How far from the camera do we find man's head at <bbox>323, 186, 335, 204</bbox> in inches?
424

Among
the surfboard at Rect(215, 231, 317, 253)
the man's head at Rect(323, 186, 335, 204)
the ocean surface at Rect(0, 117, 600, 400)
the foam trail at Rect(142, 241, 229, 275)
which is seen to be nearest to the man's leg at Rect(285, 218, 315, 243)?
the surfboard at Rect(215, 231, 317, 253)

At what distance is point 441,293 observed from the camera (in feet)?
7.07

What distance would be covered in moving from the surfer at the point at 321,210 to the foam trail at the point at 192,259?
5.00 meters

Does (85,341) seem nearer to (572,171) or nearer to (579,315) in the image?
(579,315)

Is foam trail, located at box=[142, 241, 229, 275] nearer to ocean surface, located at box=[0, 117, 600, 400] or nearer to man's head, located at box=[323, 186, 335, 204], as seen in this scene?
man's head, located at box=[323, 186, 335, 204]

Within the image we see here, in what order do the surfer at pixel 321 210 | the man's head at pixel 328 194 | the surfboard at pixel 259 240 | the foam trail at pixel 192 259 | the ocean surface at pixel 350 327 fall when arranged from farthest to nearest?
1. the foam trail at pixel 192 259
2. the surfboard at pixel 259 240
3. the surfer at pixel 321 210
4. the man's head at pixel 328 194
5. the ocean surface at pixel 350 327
* * * *
** Task prompt **
Give back the data above exactly as it appears.

** Task result **
How far from the camera do we find man's head at <bbox>323, 186, 335, 204</bbox> in inches?
424

Among
the surfboard at Rect(215, 231, 317, 253)
the man's head at Rect(323, 186, 335, 204)
the ocean surface at Rect(0, 117, 600, 400)
the foam trail at Rect(142, 241, 229, 275)
which is seen to be nearest to the man's leg at Rect(285, 218, 315, 243)?
the surfboard at Rect(215, 231, 317, 253)

At what distance is point 441,293 observed from the camera (in feet)?
7.07

What distance would be covered in moving from the surfer at the point at 321,210 to the foam trail at the point at 192,259?
5.00 meters

Does (85,341) seem nearer to (572,171) or nearer to (579,315) in the image?
(579,315)

Is foam trail, located at box=[142, 241, 229, 275] nearer to ocean surface, located at box=[0, 117, 600, 400] or nearer to man's head, located at box=[323, 186, 335, 204], as seen in this scene?
man's head, located at box=[323, 186, 335, 204]

Within the image we see here, in what order do the surfer at pixel 321 210 | the man's head at pixel 328 194 | the surfboard at pixel 259 240 | the foam trail at pixel 192 259 | the ocean surface at pixel 350 327 fall when arranged from farthest to nearest?
1. the foam trail at pixel 192 259
2. the surfboard at pixel 259 240
3. the surfer at pixel 321 210
4. the man's head at pixel 328 194
5. the ocean surface at pixel 350 327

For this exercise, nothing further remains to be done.